A vida de artista é assim mesmo: ainda ontem à noite Yann Tiersen estava a atuar em Marselha e hoje, às 18h, já estava a subir ao palco do Coliseu de Lisboa para mais um concerto. Trouxe consigo o seu último disco, editado no fim de setembro, “EUSA”, um trabalho que é uma homenagem à ilha onde vive, Ouessant, na Bretanha – ‘Eusa’ em Bretão. Aliás, mais do que uma homenagem: uma espécie de cartografia sonora da terra que elegeu como casa há cerca de 15 anos.

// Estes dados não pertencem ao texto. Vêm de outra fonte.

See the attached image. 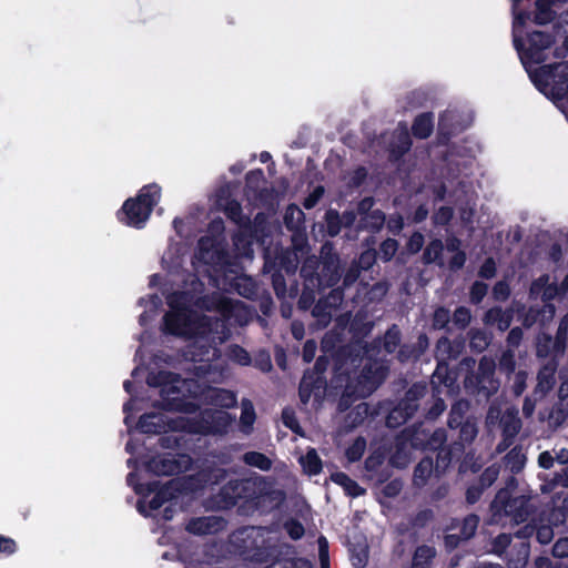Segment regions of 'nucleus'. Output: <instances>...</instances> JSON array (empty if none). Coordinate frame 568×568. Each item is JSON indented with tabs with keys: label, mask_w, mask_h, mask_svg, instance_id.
Wrapping results in <instances>:
<instances>
[{
	"label": "nucleus",
	"mask_w": 568,
	"mask_h": 568,
	"mask_svg": "<svg viewBox=\"0 0 568 568\" xmlns=\"http://www.w3.org/2000/svg\"><path fill=\"white\" fill-rule=\"evenodd\" d=\"M514 2V43L519 52L523 64L525 65L531 81L537 89L547 98L552 100L562 111L568 108V62H561L556 65L535 67L546 60V50L549 48L551 40L541 32L532 33L527 45L521 42L523 26L528 16L516 11V4L520 0H511Z\"/></svg>",
	"instance_id": "nucleus-1"
},
{
	"label": "nucleus",
	"mask_w": 568,
	"mask_h": 568,
	"mask_svg": "<svg viewBox=\"0 0 568 568\" xmlns=\"http://www.w3.org/2000/svg\"><path fill=\"white\" fill-rule=\"evenodd\" d=\"M174 385L166 383L161 389V395L168 406L166 413L146 414L139 422V428L143 433H161L166 430L186 429L189 432L219 433L223 432L233 423V417L224 410H205L204 422L201 424L191 423L175 412L193 413L194 404L184 400L185 392H191L193 382L174 379Z\"/></svg>",
	"instance_id": "nucleus-2"
},
{
	"label": "nucleus",
	"mask_w": 568,
	"mask_h": 568,
	"mask_svg": "<svg viewBox=\"0 0 568 568\" xmlns=\"http://www.w3.org/2000/svg\"><path fill=\"white\" fill-rule=\"evenodd\" d=\"M190 458L181 456L179 460L168 457L153 458L144 465L143 468L136 467V471L129 475V483L133 486L135 493L141 496L138 504L139 510L144 515H151V511L159 509L165 501L173 498V485L159 487L158 481H149V475H172L187 469Z\"/></svg>",
	"instance_id": "nucleus-3"
},
{
	"label": "nucleus",
	"mask_w": 568,
	"mask_h": 568,
	"mask_svg": "<svg viewBox=\"0 0 568 568\" xmlns=\"http://www.w3.org/2000/svg\"><path fill=\"white\" fill-rule=\"evenodd\" d=\"M187 296L184 293L174 294L169 298L171 311L165 316V329L174 335L192 336L206 334L212 331L206 317L200 318L186 308Z\"/></svg>",
	"instance_id": "nucleus-4"
},
{
	"label": "nucleus",
	"mask_w": 568,
	"mask_h": 568,
	"mask_svg": "<svg viewBox=\"0 0 568 568\" xmlns=\"http://www.w3.org/2000/svg\"><path fill=\"white\" fill-rule=\"evenodd\" d=\"M161 197V187L151 184L142 187L135 197L123 203L118 216L119 220L133 227H141L150 217L153 207Z\"/></svg>",
	"instance_id": "nucleus-5"
},
{
	"label": "nucleus",
	"mask_w": 568,
	"mask_h": 568,
	"mask_svg": "<svg viewBox=\"0 0 568 568\" xmlns=\"http://www.w3.org/2000/svg\"><path fill=\"white\" fill-rule=\"evenodd\" d=\"M205 398L210 399L211 404L220 407H232L236 403L233 393L224 389L210 388L205 394Z\"/></svg>",
	"instance_id": "nucleus-6"
},
{
	"label": "nucleus",
	"mask_w": 568,
	"mask_h": 568,
	"mask_svg": "<svg viewBox=\"0 0 568 568\" xmlns=\"http://www.w3.org/2000/svg\"><path fill=\"white\" fill-rule=\"evenodd\" d=\"M548 282H549L548 276L540 277L538 281H536L531 285V290H530L531 294H535V295L541 294L544 300H550V298L555 297L559 293V290L557 287H552L551 285H548L547 287H545L546 284H548Z\"/></svg>",
	"instance_id": "nucleus-7"
},
{
	"label": "nucleus",
	"mask_w": 568,
	"mask_h": 568,
	"mask_svg": "<svg viewBox=\"0 0 568 568\" xmlns=\"http://www.w3.org/2000/svg\"><path fill=\"white\" fill-rule=\"evenodd\" d=\"M332 480L337 485L342 486L345 491L351 496H359L363 494V489L351 478L343 473H336L332 475Z\"/></svg>",
	"instance_id": "nucleus-8"
},
{
	"label": "nucleus",
	"mask_w": 568,
	"mask_h": 568,
	"mask_svg": "<svg viewBox=\"0 0 568 568\" xmlns=\"http://www.w3.org/2000/svg\"><path fill=\"white\" fill-rule=\"evenodd\" d=\"M300 462L303 469L310 475L318 474L322 468L321 460L314 449L308 450L305 456H302Z\"/></svg>",
	"instance_id": "nucleus-9"
},
{
	"label": "nucleus",
	"mask_w": 568,
	"mask_h": 568,
	"mask_svg": "<svg viewBox=\"0 0 568 568\" xmlns=\"http://www.w3.org/2000/svg\"><path fill=\"white\" fill-rule=\"evenodd\" d=\"M433 130V119L428 114L419 115L413 125V132L418 138H427Z\"/></svg>",
	"instance_id": "nucleus-10"
},
{
	"label": "nucleus",
	"mask_w": 568,
	"mask_h": 568,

Este é também o seu primeiro disco exclusivamente ao piano. Tratam-se de dez composições a que Tiersen deu o nome de localidades da ilha intercaladas por recolhas sonoras ambientais de Ouessant. Não foi de estranhar que o palco do Coliseu dos Recreios estivesse despido, sem grandes aparatos cénicos: um piano de cauda (essencial, pois então); um gravador fita para trazer até Lisboa a memória sensorial da terra do músico; um candelabro de luz laranja, e mais dois ou três focos de luz suave. Na boca do palco, duas pianolas para um segundo momento do concerto.
Vestido de preto, para não se destacar da tonalidade, eis Yann Tiersen. Um dos grandes talentos da música autoral e instrumental francesa, multi-intrumentista, que muita gente aprendeu a adorar por conta da banda sonora do filme “O Fabuloso Destino de Amélie Poulain”, que Jean-Pierre Jeunet realizou há 15 anos. Essa parte ficaria para mais tarde. Primeiro, a novidade que Tiersen tinha para mostrar aos fãs portugueses que lotaram a nobre sala lisboeta a um sábado à tarde.
Pela dedicação que Tiersen tem pela sua terra, percebe-se o conforto que quis criar. Educado, perguntou à plateia se poderia carregar no “play”. “É tudo gravado. Isto até é um piano falso”, disse a brincar, no arranque do fim de tarde. Seria a última coisa que diria, para lá dos habituais e educados agradecimentos às palmas. Fita a rolar e ouve-se o aparente uivo de uma coruja, antes da primeira vez que vai às teclas. Fecha os olhos e deixa-se ir na abertura “Hent I” – traduzindo de bretão para português: “caminho”. Via aberta para o desfile de temas que Tiersen escreveu para tentar espelhar as sensações de um homem numa ilha: “Pern”, “Porz Goret”, “Penn Ar Roch”, “Enez Nein” representadas com latitudes e longitudes sónicas que pretendem descrever a tranquilidade que o compositor aqui encontra. Umas mais sonhadoras e esperançosas, algumas valsas mais ou menos aceleradas que encontram o canto dos pássaros; outras mais circunspectas, graves e dramáticas que acabam por ser pintadas com o barulho de ondas.
Assim foi durante perto de uma hora. Tiersen deu a conhecer a sua mais recente obra antes de puxar pela memória do público e recordar alguns dos seus temas mais clássicos. Levantou-se, pegou num violino que até então estava escondido, abeirando-se e fazendo-o chorar ao microfone. Ajoelhou-se à beira do palco, em dois aparentes pianos de brincar – com um som que faziam parecer que Yann Tiersen é também um mestre na nobre arte de tocar campainhas – e mostrou a sua faceta um pouco mais avant-garde.
Ali esteve mais meia hora a oferecer recordações, entre as quais a muito esperada e inevitável “La Valse d'Amelie”, interpretada em escaleta e ao piano. Sempre sorridente e bem-disposto, saiu e voltou a entrar para um único encore que serviu para terminar com tonalidades mais vanguardistas a carregar forte nas teclas do piano e no arco do violino.